Submit the spark job with:
$ dse spark-submit --class com.spark.graphframes.App dseGraphFrames-1.0-SNAPSHOT.jarI used the following spark submit parameters on m4.4xlarge machines:
$ dse spark-submit --executor-memory=22G --class com.spark.graphframes.App dseGraphFrames-1.0-SNAPSHOT.jar 1. Schema Description
Here is a diagram showing the graph's schema:
Bold: Partition Key
Italic: Clustering Column
*** Vertices:***
Each vertex label is a column in this table; the properties available on the vertex are indicated via the rows.
| Product | Customer | Store | Offer |
|---|---|---|---|
| chain | customer_id | chain | offer |
| company | market | category | |
| brand | quantity | ||
| dept | company | ||
| category | offervalue | ||
| productsize | brand | ||
| productmeasure | |||
| purchasequantity | |||
| purchaseamount | |||
| customer_id | |||
| date |
*** Edges:***
Each edge label is a column in this table; the properties available on the vertex are indicated via the rows.
| visits | offer_used | purchases |
|---|---|---|
| date | date | date |
| repeater | purchasequantity | |
| repeattrips | purchaseamount |
The first key to understanding how to use DSE Graph Frames is to examine the vertex dataset. A vertex dataset requires a column called ~label all parts of the primary key to be present as columns in the dataset.
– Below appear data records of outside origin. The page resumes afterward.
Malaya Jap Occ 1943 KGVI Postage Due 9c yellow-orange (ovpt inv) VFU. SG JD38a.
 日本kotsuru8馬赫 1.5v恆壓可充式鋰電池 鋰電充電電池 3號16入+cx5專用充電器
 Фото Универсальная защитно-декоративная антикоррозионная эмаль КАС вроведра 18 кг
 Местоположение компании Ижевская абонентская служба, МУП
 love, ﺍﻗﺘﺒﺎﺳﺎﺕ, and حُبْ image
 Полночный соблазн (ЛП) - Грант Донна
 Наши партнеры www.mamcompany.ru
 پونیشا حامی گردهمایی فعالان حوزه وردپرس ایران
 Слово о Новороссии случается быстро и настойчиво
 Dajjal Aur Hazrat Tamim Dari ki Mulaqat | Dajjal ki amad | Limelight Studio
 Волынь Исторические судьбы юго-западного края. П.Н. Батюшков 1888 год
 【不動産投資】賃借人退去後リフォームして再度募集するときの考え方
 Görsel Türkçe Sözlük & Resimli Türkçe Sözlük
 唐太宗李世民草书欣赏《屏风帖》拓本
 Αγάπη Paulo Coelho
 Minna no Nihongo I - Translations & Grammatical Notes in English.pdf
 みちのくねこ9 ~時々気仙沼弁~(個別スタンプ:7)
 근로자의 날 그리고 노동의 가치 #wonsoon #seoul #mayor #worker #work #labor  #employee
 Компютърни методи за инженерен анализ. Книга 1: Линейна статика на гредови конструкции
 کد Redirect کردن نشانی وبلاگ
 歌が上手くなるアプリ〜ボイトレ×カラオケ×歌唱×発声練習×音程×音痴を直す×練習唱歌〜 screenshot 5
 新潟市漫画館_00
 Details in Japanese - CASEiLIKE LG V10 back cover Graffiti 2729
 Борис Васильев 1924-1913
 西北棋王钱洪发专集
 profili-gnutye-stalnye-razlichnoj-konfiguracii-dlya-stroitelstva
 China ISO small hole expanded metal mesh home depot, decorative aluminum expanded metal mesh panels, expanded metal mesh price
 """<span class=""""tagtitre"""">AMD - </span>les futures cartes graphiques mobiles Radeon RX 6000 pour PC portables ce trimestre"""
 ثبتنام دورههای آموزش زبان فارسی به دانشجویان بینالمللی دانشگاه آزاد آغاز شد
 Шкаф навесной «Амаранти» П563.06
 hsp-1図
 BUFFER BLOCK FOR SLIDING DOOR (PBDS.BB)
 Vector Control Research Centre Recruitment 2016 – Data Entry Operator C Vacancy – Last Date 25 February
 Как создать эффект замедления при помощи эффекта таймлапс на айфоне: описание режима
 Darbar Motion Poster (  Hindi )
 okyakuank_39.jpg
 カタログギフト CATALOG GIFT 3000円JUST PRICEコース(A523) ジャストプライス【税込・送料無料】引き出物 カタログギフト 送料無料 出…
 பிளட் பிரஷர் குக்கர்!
For example, to create a dataset for offers with the desired columns from the offer.csv file:
For example:
val offers = offer.select(
col("offer") as "offer",
col("category"),
col("quantity"),
col("company"),
col("offervalue"),
col("brand")
).withColumn("~label", lit("offer"))Here we created a dataset for the offer vertex with the label offer. Notice how this matches what is defined in your schema:
The trickiest key to understanding how to use DSE Graph Frames is to examine the edge dataset. An edge dataset requires:
- A column called
~label - A column called
src - A column called
dst
To create an Edge DataSet for Customer --> Store, we start by extracting following columns from transactions.csv: srcLabel, dstLabel, edgeLabel.
srcLabel: the label of the originating vertex (in this schema it is customer) dstLabel: the label of the destination vertex (in this schema it is store) edgeLabel: the label of the edge (in this schema it is visits)
For example:
val txEdge = transactions.withColumn("srcLabel", lit("customer"))
.withColumnRenamed("id", "customer_id")
.withColumn("dstLabel", lit("store"))
.withColumn("edgeLabel", lit("visits"))Here we create the edge DataSet that will be written to the graph. We use a DSE GraphFrames method that takes the srcLabel and primary key values of the source vertex, Customer, to create the src value for the given edge. The same is done for the dstLabel. After, we select the edge label and the edge property columns.
val custToStore = txEdge.select(
g.idColumn(col("srcLabel"), col("customer_id")) as "src",
g.idColumn(col("dstLabel"), col("chain")) as "dst",
col("edgeLabel") as "~label",
col("date") as "date")idColumn() is a helper function. Let's run through this example for customer 86246 to see what it is doing. In the spark repl:
$ /navigate/to/dse6.0/
$ dse spark
Welcome to
____ __
/ __/__ ___ _____/ /__
_\ \/ _ \/ _ `/ __/ '_/
/___/ .__/\_,_/_/ /_/\_\ version 2.2.0.10
/_/
Using Scala version 2.11.8 (Java HotSpot(TM) 64-Bit Server VM, Java 1.8.0_144)
Type in expressions to have them evaluated.
Type :help for more information.
scala> custToStore.select("src").limit(1) The result is some seemingly arbitrary value like: *customer:AAAACTEwMzk4NTI0Ng==*. This is a Spark/DSE Graph Frames id that is created based off of the customer_e primary key. The dst value is calculated in a similar way. Then the ~label value, visits, is added to the DataSet and then the edge properties (which in this case is just the date) are added.